Vous évoquez une montée en puissance du tronc commun de formation. Ce qui ne manquera pas d’avoir un impact sur l’architecture de la scolarité. Celle-ci pourrait-elle se voir allongée ?
Le gouvernement me demande de réfléchir à un allongement de la scolarité. Cela peut passer par différents scénarios. Elle peut être allongée telle quelle. On peut également réfléchir à une scolarité avec un bloc de scolarité initiale avant que les élèves prennent leur premier poste opérationnel, puis que les élèves reviennent, pendant les deux années qui suivent, 2 à 3 fois à l’INSP pour des sessions de formation obligatoire, afin de compléter leur formation initiale. Dans tous les cas, cet allongement de la scolarité doit être réfléchi avec la délégation interministérielle à l’encadrement supérieur de l’État (Diese) et avec les futurs employeurs en fonction de leurs besoins de recrutement.
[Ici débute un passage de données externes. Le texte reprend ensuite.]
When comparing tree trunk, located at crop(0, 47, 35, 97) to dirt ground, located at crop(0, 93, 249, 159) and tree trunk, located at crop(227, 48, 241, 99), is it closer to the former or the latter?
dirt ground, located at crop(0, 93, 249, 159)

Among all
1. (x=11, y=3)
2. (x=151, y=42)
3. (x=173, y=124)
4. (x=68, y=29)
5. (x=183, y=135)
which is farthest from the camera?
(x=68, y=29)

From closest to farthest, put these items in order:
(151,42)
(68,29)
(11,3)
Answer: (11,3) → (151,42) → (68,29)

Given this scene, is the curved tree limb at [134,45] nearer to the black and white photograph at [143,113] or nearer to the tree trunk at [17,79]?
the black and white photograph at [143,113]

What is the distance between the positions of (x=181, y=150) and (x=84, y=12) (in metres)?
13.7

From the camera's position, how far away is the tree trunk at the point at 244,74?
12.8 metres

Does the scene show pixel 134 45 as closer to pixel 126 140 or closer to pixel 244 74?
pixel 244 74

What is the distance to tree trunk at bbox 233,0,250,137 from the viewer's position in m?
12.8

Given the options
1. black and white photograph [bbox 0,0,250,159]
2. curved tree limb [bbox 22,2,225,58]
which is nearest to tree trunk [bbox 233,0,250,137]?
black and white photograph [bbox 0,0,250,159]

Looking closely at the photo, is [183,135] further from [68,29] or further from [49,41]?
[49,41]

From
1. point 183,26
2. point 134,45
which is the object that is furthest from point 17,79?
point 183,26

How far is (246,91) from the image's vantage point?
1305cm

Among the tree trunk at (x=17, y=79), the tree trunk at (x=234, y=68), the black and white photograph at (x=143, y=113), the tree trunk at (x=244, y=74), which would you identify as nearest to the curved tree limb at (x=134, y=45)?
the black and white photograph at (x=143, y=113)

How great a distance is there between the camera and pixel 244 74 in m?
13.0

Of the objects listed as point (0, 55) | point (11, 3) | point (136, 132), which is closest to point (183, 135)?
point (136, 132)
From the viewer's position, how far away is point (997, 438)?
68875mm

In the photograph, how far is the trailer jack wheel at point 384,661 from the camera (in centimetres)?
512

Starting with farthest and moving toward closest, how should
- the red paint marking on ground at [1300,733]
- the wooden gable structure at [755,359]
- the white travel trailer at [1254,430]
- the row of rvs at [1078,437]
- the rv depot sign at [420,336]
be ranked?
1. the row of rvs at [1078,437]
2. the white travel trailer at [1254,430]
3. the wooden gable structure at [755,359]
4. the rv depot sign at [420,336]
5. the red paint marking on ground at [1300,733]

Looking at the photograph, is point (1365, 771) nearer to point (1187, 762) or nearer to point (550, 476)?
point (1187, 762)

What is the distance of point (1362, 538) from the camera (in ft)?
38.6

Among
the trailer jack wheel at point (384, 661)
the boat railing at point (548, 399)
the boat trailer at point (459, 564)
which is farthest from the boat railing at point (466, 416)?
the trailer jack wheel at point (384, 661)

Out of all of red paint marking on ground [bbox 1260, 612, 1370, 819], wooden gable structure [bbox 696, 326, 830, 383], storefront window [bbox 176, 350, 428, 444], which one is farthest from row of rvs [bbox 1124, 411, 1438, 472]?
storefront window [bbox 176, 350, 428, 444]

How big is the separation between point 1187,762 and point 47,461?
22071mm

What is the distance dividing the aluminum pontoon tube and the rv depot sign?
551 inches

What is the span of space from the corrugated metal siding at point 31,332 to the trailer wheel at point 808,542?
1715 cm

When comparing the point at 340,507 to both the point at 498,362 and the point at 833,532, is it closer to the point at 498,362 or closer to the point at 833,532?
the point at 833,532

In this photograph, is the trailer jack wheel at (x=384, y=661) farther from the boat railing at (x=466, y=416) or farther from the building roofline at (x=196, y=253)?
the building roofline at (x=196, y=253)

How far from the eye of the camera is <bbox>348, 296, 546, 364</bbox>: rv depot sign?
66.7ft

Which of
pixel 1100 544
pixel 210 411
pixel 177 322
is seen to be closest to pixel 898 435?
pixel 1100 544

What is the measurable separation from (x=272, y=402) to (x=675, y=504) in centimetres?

Les élèves ne prendront plus un poste en fonction de leur seul classement. Ils prendront un poste parce qu’ils ont un véritable projet professionnel.

Le gouvernement vous fixe comme objectif de réfléchir aux modalités de spécialisation de la scolarité (via des épreuves de spécialité) pour une plus grande professionnalisation à terme, au moment de la prise de poste. Ce qui pose la question du classement de sortie. Quelle opinion avez-vous de ce classement ?
La réforme acte déjà la fin de l’accès direct dans les grands corps. Cela dévitalise beaucoup le classement de sortie ou, en tout cas, enlève en grande partie le caractère dramatique qu’il pouvait revêtir, puisque tout le monde ou presque deviendra administrateur de l’État à la sortie de l’INSP. La quasi-totalité des élèves fera partie du même corps avec des rémunérations alignées vers le haut. C’est un formidable accélérateur de carrière. Mais le sujet du classement de sortie reste clairement sur la table. Le conserve-t-on ? Le fait-on évoluer ? Les deux options sont à l’étude. Les carrières vont durer de plus en plus longtemps, le poids du classement sera donc de moins en moins significatif. Au-delà, le véritable enjeu reste donc celui de la professionnalisation et de l’accompagnement des élèves. Il faut changer d’approche. Les élèves ne prendront plus un poste en fonction de leur seul classement. Ils prendront un poste parce qu’ils ont un véritable projet professionnel. Ils doivent désormais être accompagnés dans ce projet, ce qui nécessite de les sensibiliser beaucoup plus tôt aux différents postes qui existent, notamment par la création d’un pool de référents métiers. Une démarche de coaching a d’ailleurs commencé à être mise en place il y a deux ans. Elle doit désormais être approfondie.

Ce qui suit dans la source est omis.